Various shareholders of a $500 million family-owned snack food manufacturer/ distributor became involved in a shareholder oppression matter. The company’s operations were run through various related entities, each with different ownership among family members. One of the biggest issues in the case was alleged inappropriate transfer pricing among the companies on the manufacturing side of the business and on the sales/brand side of the business.
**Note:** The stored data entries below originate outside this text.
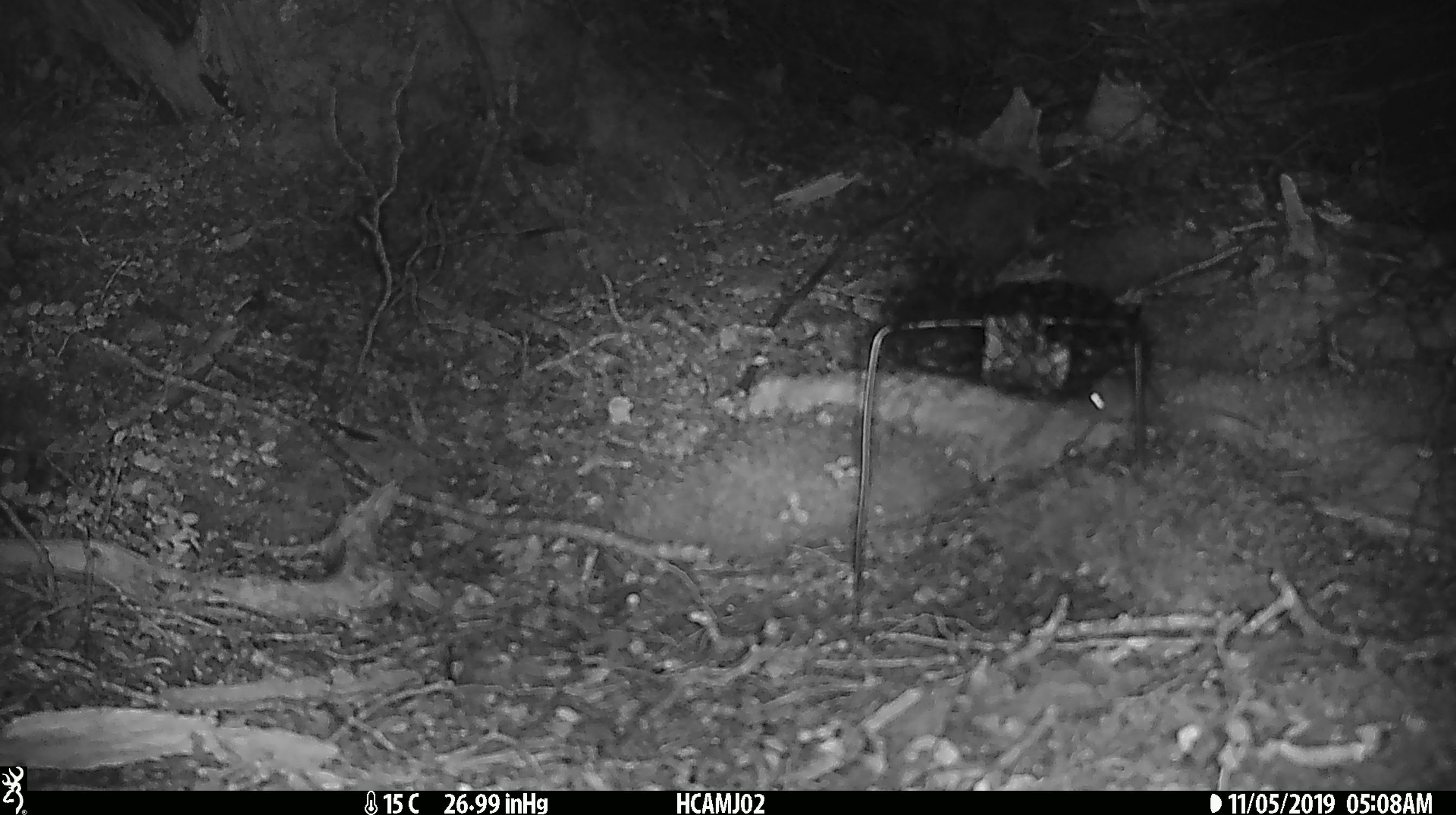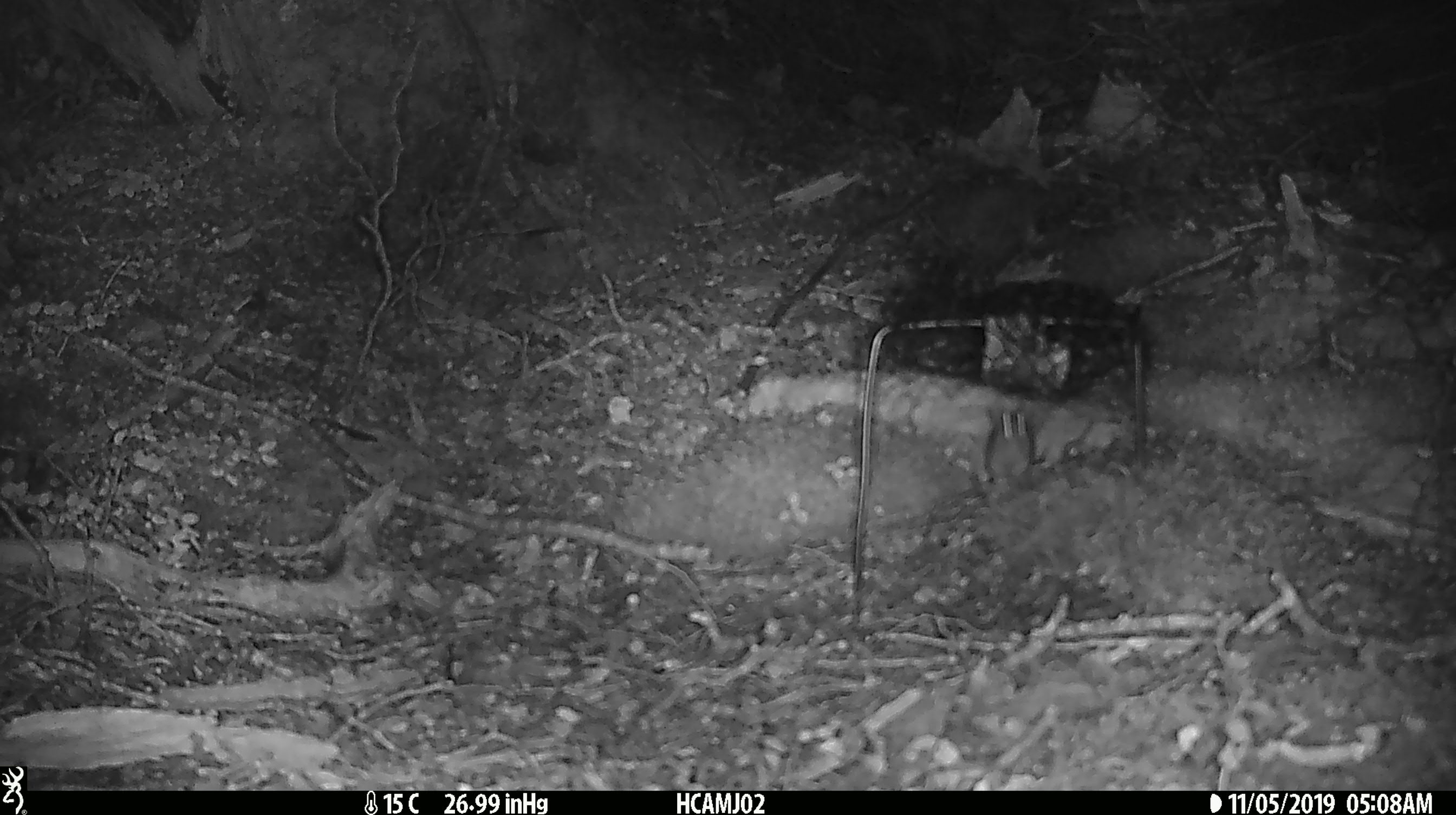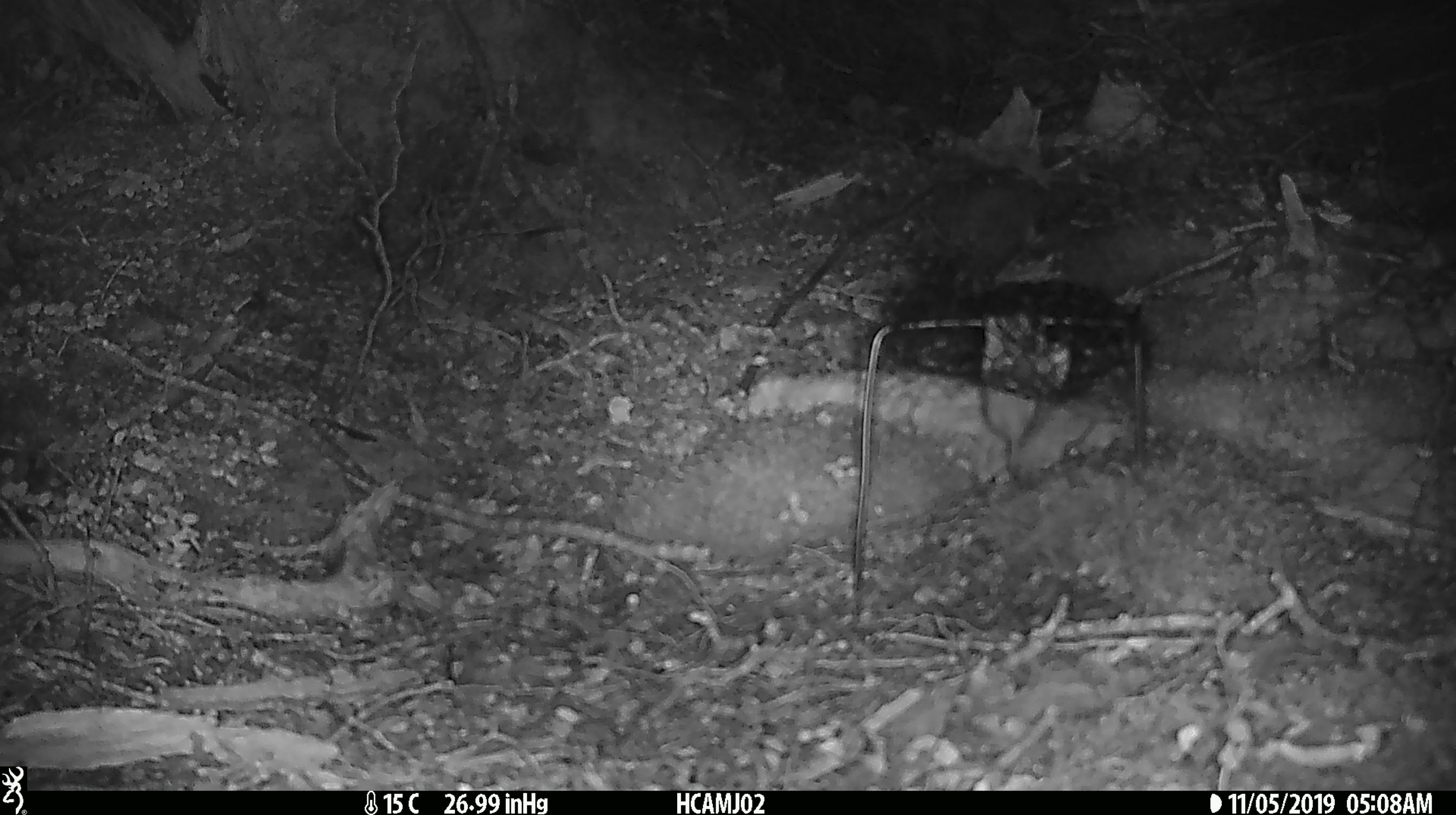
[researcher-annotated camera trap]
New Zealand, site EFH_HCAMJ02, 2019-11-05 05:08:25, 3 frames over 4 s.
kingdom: Animalia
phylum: Chordata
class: Mammalia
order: Rodentia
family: Muridae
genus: Mus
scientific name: Mus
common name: mouse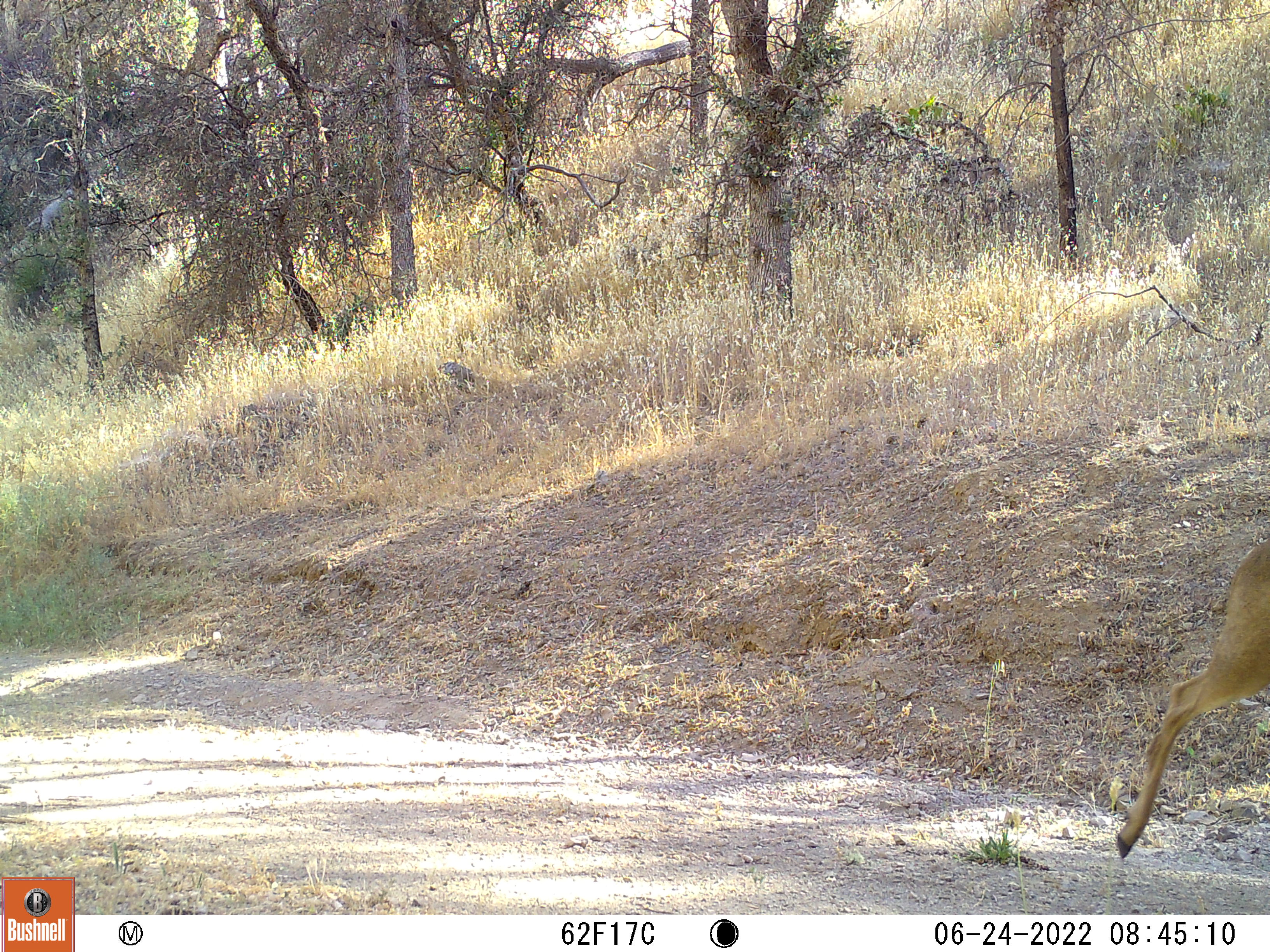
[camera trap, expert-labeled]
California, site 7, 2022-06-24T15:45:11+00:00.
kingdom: Animalia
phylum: Chordata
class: Mammalia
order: Artiodactyla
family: Cervidae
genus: Odocoileus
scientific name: Odocoileus hemionus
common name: mule deer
Mule deer (Odocoileus hemionus).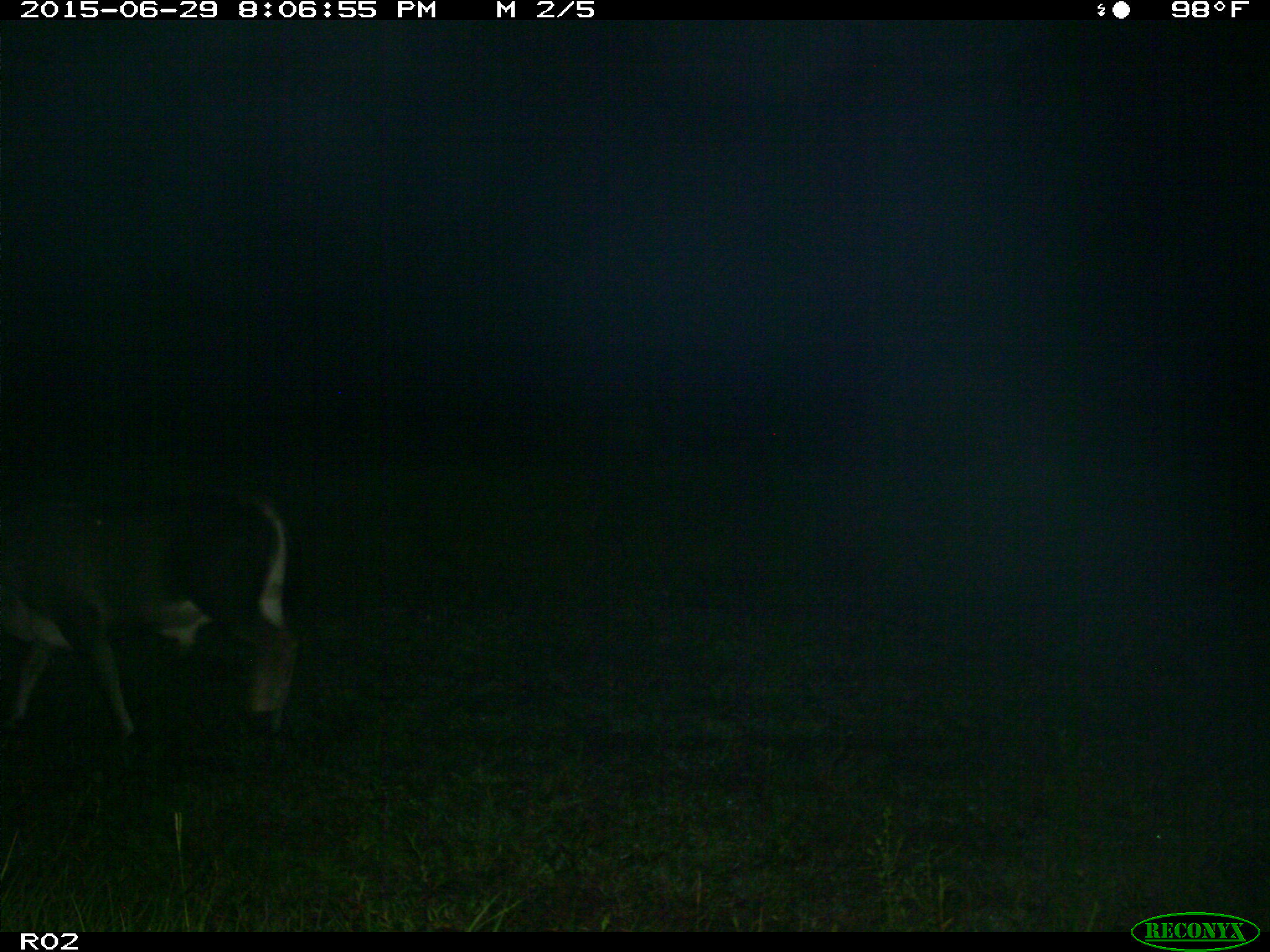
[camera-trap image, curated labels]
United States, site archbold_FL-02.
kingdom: Animalia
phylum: Chordata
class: Mammalia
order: Artiodactyla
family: Bovidae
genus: Bos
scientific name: Bos taurus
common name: domestic cow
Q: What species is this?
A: Bos taurus (domestic cow).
The defendants engaged Stout to determine the fair value of the manufacturing company. We concluded that the company was essentially a contract manufacturer, with minimal intangible value given that the trademarks, tradenames, sales force, and other material intangible assets were all owned by another entity and given that the company essentially had only one customer. Our real estate and personal property valuation experts analyzed the tangible assets to establish a minimum value of the company, exclusive of any intangible value. In addition, our forensic accountants investigated alleged inappropriate transactions and established proper transfer pricing among the entities to develop an appropriate pro forma earnings stream on which to conduct our valuation analyses.
Stout’s expert testified at trial on behalf of the defendant and concluded on a fair value of the subject interest that was materially lower than the fair value put forth by the plaintiff’s expert, largely based on his testimony about the risk associated with the company’s extreme customer concentration. The court agreed with Stout’s expert’s analysis and accepted his valuation conclusion of $16.5 million for the subject interest.